_PROVIDED DATA_
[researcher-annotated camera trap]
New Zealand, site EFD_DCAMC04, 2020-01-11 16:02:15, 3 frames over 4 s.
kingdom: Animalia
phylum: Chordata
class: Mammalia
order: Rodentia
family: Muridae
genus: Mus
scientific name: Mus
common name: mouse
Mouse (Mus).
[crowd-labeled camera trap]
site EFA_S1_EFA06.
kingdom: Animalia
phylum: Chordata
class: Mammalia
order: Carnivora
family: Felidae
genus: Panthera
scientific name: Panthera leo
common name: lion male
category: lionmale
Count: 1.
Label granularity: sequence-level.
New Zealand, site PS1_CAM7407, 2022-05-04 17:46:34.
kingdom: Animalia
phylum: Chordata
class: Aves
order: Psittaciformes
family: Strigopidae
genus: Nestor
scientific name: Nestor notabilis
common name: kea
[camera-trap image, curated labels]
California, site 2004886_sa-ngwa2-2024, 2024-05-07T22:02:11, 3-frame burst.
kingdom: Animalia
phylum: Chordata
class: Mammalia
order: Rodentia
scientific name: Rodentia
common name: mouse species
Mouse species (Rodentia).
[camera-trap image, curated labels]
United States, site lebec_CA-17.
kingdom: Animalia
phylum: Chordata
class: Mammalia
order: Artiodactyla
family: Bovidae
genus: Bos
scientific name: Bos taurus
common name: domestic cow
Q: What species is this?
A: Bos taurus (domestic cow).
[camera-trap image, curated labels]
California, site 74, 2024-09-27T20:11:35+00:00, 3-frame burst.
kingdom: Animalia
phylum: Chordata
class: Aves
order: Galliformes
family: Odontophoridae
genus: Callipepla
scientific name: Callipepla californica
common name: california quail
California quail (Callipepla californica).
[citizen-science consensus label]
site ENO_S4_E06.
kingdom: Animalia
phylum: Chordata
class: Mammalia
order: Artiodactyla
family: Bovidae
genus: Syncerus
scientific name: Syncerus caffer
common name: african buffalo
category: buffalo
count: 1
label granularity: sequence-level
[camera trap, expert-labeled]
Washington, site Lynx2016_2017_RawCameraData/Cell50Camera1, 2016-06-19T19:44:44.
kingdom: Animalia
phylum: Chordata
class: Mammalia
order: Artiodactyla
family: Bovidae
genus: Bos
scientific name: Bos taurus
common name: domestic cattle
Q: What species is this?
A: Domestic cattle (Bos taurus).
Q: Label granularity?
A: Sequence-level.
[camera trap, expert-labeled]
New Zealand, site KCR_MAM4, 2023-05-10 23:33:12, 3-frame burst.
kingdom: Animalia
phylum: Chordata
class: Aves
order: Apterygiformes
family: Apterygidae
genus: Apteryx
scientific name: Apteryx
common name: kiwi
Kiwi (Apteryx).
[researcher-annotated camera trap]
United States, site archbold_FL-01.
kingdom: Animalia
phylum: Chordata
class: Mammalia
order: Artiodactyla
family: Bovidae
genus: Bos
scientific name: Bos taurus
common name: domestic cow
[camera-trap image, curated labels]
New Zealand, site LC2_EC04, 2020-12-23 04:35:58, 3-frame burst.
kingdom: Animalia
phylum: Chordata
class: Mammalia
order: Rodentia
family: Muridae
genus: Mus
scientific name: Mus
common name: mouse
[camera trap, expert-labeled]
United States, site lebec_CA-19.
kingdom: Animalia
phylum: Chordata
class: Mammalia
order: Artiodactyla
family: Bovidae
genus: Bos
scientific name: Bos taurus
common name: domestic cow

_YOUR ASSIGNMENT_
Go through the material above and set each line down verbatim.

_EXPECTED ANSWER_
[researcher-annotated camera trap]
New Zealand, site EFD_DCAMC04, 2020-01-11 16:02:15, 3 frames over 4 s.
kingdom: Animalia
phylum: Chordata
class: Mammalia
order: Rodentia
family: Muridae
genus: Mus
scientific name: Mus
common name: mouse
Mouse (Mus).
[crowd-labeled camera trap]
site EFA_S1_EFA06.
kingdom: Animalia
phylum: Chordata
class: Mammalia
order: Carnivora
family: Felidae
genus: Panthera
scientific name: Panthera leo
common name: lion male
category: lionmale
Count: 1.
Label granularity: sequence-level.
New Zealand, site PS1_CAM7407, 2022-05-04 17:46:34.
kingdom: Animalia
phylum: Chordata
class: Aves
order: Psittaciformes
family: Strigopidae
genus: Nestor
scientific name: Nestor notabilis
common name: kea
[camera-trap image, curated labels]
California, site 2004886_sa-ngwa2-2024, 2024-05-07T22:02:11, 3-frame burst.
kingdom: Animalia
phylum: Chordata
class: Mammalia
order: Rodentia
scientific name: Rodentia
common name: mouse species
Mouse species (Rodentia).
[camera-trap image, curated labels]
United States, site lebec_CA-17.
kingdom: Animalia
phylum: Chordata
class: Mammalia
order: Artiodactyla
family: Bovidae
genus: Bos
scientific name: Bos taurus
common name: domestic cow
Q: What species is this?
A: Bos taurus (domestic cow).
[camera-trap image, curated labels]
California, site 74, 2024-09-27T20:11:35+00:00, 3-frame burst.
kingdom: Animalia
phylum: Chordata
class: Aves
order: Galliformes
family: Odontophoridae
genus: Callipepla
scientific name: Callipepla californica
common name: california quail
California quail (Callipepla californica).
[citizen-science consensus label]
site ENO_S4_E06.
kingdom: Animalia
phylum: Chordata
class: Mammalia
order: Artiodactyla
family: Bovidae
genus: Syncerus
scientific name: Syncerus caffer
common name: african buffalo
category: buffalo
count: 1
label granularity: sequence-level
[camera trap, expert-labeled]
Washington, site Lynx2016_2017_RawCameraData/Cell50Camera1, 2016-06-19T19:44:44.
kingdom: Animalia
phylum: Chordata
class: Mammalia
order: Artiodactyla
family: Bovidae
genus: Bos
scientific name: Bos taurus
common name: domestic cattle
Q: What species is this?
A: Domestic cattle (Bos taurus).
Q: Label granularity?
A: Sequence-level.
[camera trap, expert-labeled]
New Zealand, site KCR_MAM4, 2023-05-10 23:33:12, 3-frame burst.
kingdom: Animalia
phylum: Chordata
class: Aves
order: Apterygiformes
family: Apterygidae
genus: Apteryx
scientific name: Apteryx
common name: kiwi
Kiwi (Apteryx).
[researcher-annotated camera trap]
United States, site archbold_FL-01.
kingdom: Animalia
phylum: Chordata
class: Mammalia
order: Artiodactyla
family: Bovidae
genus: Bos
scientific name: Bos taurus
common name: domestic cow
[camera-trap image, curated labels]
New Zealand, site LC2_EC04, 2020-12-23 04:35:58, 3-frame burst.
kingdom: Animalia
phylum: Chordata
class: Mammalia
order: Rodentia
family: Muridae
genus: Mus
scientific name: Mus
common name: mouse
[camera trap, expert-labeled]
United States, site lebec_CA-19.
kingdom: Animalia
phylum: Chordata
class: Mammalia
order: Artiodactyla
family: Bovidae
genus: Bos
scientific name: Bos taurus
common name: domestic cow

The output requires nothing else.